What to work on:
1. In the biography of Benjamin Joseph Salmon, what sentence did he receive after his court-martial at Camp Dodge?
2. Continue the biography of Benjamin Joseph Salmon from the point where it ends.

Exercise text:
American Christian pacifist, conscientious objector, and critic

Benjamin Joseph Salmon (October 15, 1888 – February 15, 1932) was an American Christian pacifist, Roman Catholic, conscientious objector and outspoken critic of just war theory. Salmon believed no war could be morally justified.

==Biography==
Salmon was born and raised in a working-class Catholic family, and became an office clerk with the Colorado and Southern Railroad. Outraged by the Ludlow Massacre, he became more active in populist causes such as unionism and the single tax. When President Woodrow Wilson ordered a draft, Salmon was one of a number of Americans to refuse to cooperate. On June 5, 1917, Salmon wrote in a letter to President Wilson:

Regardless of nationality, all men are brothers. God is "our Father who art in heaven." The commandment "Thou shalt not kill" is unconditional and inexorable.... The lowly Nazarene taught us the doctrine of non-resistance, and so convinced was he of the soundness of that doctrine that he sealed his belief with death on the cross. When human law conflicts with Divine law, my duty is clear. Conscience, my infallible guide, impels me to tell you that prison, death, or both, are infinitely preferable to joining any branch of the Army.

Salmon was arrested in January 1918 for refusing to complete a Selective Service questionnaire. While out on bail, he was re-arrested for refusing to report for induction. He was locked in the guardhouse for refusing to wear uniform and forced to work in the yard. Despite not having been inducted, he was court-martialed at Camp Dodge, Iowa on July 24, 1918, charged with desertion and spreading propaganda. Salmon was sentenced to 25 years in prison with hard labor. He arrived at Fort Leavenworth on October 9, 1918, to start his sentence, just one month before World War I ended on November 11, 1918. He began a hunger strike "for liberty or death" on July 13, 1920. The government claimed that his fast was a symptom of mental illness and sent him to a ward reserved for the "criminally insane" at St. Elizabeths Hospital in Washington, D.C., on July 31, 1920.

(Collected data entries)
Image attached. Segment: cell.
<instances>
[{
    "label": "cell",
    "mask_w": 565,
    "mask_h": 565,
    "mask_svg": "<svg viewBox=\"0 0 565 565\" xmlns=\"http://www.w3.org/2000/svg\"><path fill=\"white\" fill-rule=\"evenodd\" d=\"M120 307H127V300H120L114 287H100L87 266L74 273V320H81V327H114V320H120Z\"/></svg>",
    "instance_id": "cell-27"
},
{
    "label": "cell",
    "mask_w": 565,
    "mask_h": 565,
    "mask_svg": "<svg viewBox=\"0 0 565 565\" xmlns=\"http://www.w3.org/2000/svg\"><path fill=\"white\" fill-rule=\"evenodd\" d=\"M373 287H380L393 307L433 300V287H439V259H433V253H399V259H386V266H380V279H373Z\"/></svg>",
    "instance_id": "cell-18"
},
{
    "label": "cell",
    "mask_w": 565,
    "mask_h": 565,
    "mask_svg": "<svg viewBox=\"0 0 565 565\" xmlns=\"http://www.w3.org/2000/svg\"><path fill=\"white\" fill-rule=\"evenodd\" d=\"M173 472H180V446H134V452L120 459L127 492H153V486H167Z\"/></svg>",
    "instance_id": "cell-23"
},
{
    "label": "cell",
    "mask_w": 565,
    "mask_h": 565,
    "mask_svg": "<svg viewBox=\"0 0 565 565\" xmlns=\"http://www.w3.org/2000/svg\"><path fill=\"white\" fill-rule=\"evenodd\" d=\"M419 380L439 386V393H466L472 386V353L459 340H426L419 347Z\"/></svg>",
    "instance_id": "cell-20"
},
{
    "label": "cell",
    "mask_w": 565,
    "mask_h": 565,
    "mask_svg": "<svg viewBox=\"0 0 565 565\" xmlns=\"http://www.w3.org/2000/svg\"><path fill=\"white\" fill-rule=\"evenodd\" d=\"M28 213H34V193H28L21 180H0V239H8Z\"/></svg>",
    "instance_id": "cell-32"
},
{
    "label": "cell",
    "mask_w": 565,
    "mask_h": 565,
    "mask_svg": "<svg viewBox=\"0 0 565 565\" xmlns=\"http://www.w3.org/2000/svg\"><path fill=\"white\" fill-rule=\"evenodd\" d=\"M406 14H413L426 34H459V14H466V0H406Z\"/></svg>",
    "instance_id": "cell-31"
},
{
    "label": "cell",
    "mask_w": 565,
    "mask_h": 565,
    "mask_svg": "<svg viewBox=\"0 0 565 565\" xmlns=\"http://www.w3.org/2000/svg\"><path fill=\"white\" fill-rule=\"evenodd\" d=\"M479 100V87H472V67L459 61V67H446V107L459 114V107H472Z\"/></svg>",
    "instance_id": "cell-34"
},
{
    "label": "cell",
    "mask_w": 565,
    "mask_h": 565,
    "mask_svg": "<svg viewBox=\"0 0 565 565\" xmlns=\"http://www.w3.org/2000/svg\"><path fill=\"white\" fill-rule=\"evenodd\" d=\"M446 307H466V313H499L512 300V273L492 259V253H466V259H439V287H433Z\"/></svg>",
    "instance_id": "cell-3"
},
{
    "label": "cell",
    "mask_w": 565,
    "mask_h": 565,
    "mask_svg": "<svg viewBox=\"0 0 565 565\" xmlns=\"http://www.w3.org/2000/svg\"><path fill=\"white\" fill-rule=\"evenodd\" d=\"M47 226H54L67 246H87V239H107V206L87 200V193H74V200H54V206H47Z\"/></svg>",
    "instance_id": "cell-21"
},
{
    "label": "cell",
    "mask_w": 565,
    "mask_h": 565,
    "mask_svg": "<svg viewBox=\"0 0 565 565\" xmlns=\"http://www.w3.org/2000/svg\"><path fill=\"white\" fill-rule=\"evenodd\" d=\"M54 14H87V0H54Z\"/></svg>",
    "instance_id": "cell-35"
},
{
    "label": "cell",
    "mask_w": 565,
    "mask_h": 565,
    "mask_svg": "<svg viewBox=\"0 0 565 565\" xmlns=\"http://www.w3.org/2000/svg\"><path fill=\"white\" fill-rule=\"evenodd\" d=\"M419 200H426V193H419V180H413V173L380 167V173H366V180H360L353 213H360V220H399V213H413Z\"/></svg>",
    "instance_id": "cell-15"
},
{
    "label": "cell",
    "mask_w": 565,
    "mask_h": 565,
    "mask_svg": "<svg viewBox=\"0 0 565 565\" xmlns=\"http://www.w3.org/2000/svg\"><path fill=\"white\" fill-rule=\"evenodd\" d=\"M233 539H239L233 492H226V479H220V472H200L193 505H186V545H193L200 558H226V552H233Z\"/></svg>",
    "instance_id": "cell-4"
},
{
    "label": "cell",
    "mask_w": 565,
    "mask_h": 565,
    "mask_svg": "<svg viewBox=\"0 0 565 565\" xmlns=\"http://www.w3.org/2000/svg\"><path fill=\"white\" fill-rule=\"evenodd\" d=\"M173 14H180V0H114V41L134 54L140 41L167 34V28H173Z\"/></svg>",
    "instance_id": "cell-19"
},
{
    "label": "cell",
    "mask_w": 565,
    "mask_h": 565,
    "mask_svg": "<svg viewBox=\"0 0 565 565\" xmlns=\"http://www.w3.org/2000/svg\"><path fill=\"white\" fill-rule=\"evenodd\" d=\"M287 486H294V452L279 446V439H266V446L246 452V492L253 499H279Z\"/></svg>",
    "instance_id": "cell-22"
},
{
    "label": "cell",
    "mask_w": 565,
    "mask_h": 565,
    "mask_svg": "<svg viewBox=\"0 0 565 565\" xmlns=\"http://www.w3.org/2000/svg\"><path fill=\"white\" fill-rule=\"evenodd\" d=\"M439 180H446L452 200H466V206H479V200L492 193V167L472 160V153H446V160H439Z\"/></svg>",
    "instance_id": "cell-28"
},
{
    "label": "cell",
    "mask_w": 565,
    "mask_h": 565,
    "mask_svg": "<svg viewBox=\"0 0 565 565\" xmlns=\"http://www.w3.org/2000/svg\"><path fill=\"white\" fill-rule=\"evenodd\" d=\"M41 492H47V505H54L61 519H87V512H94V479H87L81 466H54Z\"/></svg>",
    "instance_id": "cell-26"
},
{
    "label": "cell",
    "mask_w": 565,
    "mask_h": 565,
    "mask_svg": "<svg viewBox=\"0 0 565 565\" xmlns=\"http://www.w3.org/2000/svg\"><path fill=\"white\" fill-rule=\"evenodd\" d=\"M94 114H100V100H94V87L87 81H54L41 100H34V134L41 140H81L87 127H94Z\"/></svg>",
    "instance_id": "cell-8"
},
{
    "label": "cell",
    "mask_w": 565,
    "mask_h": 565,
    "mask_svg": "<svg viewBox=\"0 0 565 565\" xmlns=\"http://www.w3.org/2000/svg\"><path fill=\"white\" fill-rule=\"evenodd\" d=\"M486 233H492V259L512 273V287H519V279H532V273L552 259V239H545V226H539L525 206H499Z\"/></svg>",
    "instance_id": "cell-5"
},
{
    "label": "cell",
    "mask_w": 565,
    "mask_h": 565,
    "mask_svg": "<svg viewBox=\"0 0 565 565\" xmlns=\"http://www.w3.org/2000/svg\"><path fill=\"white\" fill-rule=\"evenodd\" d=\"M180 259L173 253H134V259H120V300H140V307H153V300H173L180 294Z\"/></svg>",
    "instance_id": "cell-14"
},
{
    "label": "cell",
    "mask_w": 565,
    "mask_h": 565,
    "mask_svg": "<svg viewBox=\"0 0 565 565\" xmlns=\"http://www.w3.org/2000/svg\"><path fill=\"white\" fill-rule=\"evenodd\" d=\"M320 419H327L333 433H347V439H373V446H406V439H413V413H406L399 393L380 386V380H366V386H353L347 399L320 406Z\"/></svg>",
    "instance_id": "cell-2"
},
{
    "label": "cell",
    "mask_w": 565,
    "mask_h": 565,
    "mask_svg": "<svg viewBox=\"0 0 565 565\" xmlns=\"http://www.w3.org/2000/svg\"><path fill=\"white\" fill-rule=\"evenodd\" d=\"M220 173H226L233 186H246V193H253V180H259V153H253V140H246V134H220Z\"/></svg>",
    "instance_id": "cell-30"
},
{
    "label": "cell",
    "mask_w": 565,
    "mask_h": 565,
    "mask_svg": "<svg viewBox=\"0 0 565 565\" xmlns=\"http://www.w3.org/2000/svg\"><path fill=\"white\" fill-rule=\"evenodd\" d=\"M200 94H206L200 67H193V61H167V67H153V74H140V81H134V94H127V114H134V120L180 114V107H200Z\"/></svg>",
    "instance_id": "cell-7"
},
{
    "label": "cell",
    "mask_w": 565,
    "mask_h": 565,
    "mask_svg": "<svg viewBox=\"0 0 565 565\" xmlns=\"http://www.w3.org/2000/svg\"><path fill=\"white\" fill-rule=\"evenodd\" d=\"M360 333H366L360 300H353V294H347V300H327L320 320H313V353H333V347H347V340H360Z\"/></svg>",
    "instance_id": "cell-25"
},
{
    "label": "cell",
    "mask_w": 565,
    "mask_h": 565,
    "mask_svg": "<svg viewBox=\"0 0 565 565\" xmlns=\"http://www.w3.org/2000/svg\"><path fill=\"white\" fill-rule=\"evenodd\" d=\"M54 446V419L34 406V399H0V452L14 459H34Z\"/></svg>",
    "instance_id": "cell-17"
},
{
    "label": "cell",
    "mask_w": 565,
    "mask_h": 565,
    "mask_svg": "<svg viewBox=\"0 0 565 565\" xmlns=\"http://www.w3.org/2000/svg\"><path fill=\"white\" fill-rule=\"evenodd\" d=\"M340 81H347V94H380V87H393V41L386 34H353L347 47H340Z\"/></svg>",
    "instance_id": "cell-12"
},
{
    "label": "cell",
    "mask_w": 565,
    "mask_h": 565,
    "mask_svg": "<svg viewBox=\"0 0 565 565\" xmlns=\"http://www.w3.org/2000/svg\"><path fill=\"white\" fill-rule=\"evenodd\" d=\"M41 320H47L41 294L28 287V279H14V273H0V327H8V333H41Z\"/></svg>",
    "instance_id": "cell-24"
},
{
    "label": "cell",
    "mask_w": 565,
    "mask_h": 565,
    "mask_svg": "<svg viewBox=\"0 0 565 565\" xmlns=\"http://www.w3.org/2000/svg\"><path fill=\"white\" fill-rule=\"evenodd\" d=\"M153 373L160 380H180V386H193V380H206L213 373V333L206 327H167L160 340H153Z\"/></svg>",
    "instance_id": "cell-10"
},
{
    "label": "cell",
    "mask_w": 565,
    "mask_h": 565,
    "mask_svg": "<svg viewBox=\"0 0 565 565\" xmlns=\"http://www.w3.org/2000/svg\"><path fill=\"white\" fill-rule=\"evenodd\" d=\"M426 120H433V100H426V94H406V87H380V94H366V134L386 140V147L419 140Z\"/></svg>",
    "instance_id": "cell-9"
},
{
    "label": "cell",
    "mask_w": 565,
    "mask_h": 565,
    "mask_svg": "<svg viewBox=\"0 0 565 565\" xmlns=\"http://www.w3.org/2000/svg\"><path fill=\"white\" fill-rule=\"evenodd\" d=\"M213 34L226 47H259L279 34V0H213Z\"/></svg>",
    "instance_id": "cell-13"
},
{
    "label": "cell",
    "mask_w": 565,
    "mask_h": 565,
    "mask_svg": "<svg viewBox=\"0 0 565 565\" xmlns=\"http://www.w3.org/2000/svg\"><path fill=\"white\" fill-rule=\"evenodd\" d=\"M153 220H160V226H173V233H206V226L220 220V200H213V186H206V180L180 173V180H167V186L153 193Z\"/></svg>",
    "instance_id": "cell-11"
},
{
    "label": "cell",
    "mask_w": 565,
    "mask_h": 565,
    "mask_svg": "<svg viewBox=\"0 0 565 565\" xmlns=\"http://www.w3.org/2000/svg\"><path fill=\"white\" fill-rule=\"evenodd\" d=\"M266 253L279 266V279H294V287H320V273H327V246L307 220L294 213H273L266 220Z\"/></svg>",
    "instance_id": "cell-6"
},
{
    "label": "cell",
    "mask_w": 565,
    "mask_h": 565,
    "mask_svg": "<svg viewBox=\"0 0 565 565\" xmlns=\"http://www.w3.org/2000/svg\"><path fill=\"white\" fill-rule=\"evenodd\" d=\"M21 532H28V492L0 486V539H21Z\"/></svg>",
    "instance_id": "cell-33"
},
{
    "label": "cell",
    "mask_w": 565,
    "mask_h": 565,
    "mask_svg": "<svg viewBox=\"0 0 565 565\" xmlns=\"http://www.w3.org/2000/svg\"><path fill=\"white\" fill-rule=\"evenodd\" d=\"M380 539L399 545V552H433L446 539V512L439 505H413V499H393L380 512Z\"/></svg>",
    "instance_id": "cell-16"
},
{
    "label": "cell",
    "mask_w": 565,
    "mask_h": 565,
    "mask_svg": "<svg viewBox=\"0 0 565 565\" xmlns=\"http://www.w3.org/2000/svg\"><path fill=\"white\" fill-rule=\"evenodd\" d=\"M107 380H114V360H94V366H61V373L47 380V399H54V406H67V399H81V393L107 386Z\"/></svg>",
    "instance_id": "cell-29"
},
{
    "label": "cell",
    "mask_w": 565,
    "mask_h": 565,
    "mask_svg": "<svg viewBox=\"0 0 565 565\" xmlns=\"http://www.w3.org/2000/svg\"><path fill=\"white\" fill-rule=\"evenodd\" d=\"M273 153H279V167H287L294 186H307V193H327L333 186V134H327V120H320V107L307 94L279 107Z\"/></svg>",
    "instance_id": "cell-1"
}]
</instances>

Answers to each task:
1. 25 years in prison with hard labor.

2.
The fledgling American Civil Liberties Union (ACLU) eventually took up his case and post-war public opinion favored the release of conscientious objectors. Salmon was pardoned and released along with 32 others on November 26, 1920, Thanksgiving Day, and given a dishonorable discharge from the military service he had never joined.

Upon his release, Salmon led a quiet life with his family, but his prison ordeal, which included beatings and force-feedings, had permanently damaged his health. He died of pneumonia in 1932.

==Opposition to "just war" theory==

Either Christ is a liar or war is never necessary.
— Ben Salmon, A Critique of Just War Doctrine, p.86

Salmon based his pacifism partly on political analysis and humanitarian principles, but also on religious principle derived from his Catholicism. That put him at odds with the leadership of the Catholic Church. Traditional Catholic doctrine advanced the Just war theory. Archbishop James Gibbons, de facto head of the Catholic Church in the United States, had directed that all Catholics were to support the war. The majority of Catholic Bishops supported President Wilson, citing the just war teaching of the Church, and Cardinal John Farley of New York remarked in 1918 that "criticism of the government irritates me. I consider it little short of treason... Every citizen of this nation, no matter what his private opinion or his political leanings, should support the President and his advisers to the limit of his ability."

Salmon explained his objections to just war theory in a hand-written 200-page manuscript produced during his time in St. Elizabeths Hospital. His only reference tools were a Bible and the Catholic Encyclopedia. He cited Christ's blessing of the merciful (Matthew 5:7) and the peacemakers (Matthew 5:9). He noted that Jesus said "Do not murder" (Matthew 19:18). He declared there was no such thing as a just war and urged Christians to "listen to the voice of Christ echoed from the pages of the New Testament."

Salmon's position was so offensive to others in the Catholic Church that some priests refused him the Sacraments even when he was sick and in prison.

Decades later, Catholic peace activists, including Fathers Daniel Berrigan and John Dear, cited Salmon as an inspiration for their anti-war beliefs.